| Text block |
BEGIN

= Gianluca Miniaci =

Italian Egyptologist

Gianluca Miniaci is an Italian Egyptologist, currently Associate Professor at the University of Pisa.

He studied from 1999 to 2004 Classical Archaeology and wrote his dissertation in Egyptology on "The royal necropolis of the 17th dynasty at Dra Abu el-Naga (Thebes west)". This work received an honor. In 2008 he finished his PhD in Egyptian Archaeology at the University of Pisa, titled "The funerary culture at the end of the Second Intermediate Period: the emergence of the rishi coffin style". He continued his academic formation in London, Institute of Archaeology, UCL and in Paris, École Pratique des Hautes Études, EPHE, thanks to two Individual Marie Curie Fellowships. He worked in the most renowned museums, as the British Museum and the Musée du Louvre.

END

| Collected data |

BEGIN

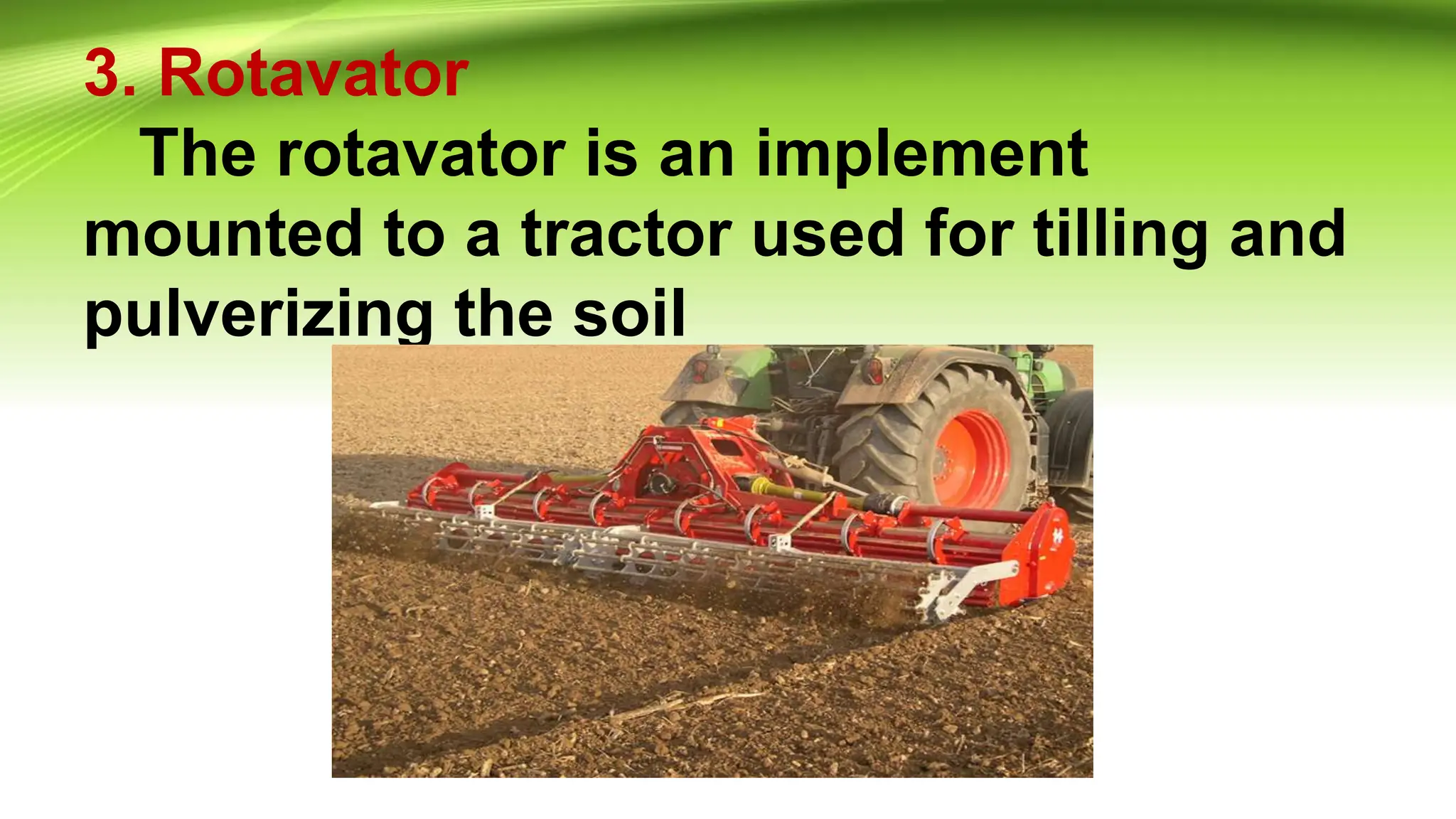 3. Rotavator

The rotavator is an implement mounted to a tractor used for tilling and pulverizing the soil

END

| What this exercise asks |
1. In the Miniaci biography, what site did his Egyptology dissertation address?
2. Name every university, school or museum mentioned in the Miniaci biography.
3. Extend the Miniaci biography with a few more sentences, starting after its final sentence.

| Answers provided |
1. The royal necropolis of the 17th dynasty at Dra Abu el-Naga (Thebes west).

2. University of Pisa; Institute of Archaeology, UCL (London); École Pratique des Hautes Études, EPHE (Paris); British Museum; Musée du Louvre

3.
Miniaci is directing an archaeological mission in the site of Zawyet el-Maiyitin (Menya, Egypt) and he is deputy-director of the University of Pisa excavation at Thebes, in the cemetery of Dra Abu el-Naga. He is editor-in-chief of the international series "Middle Kingdom Studies", Golden House Publications, of the "Journal of Egyptian History", Brill-Leiden, and of the series "Ancient Egypt in Context" (together with Juan Carlos Moreno Garcia and Anna Stevens), from the Cambridge University Press.

Miniaci is the author of several books and more than 80 articles, including: The Middle Kingdom Ramesseum Papyri Tomb and its Archaeological Context (a study of the famous group of the Middle Kingdom Ramesseum tomb where a large batch of papyri had been found in the Nineteenth century), Rishi Coffins and the funerary culture of Second Intermediate Period Egypt (a study of the Egyptian rishi coffins of the Second Intermediate Period) and Lettere ai morti nell'Egitto antico e altre storie di fantasmi.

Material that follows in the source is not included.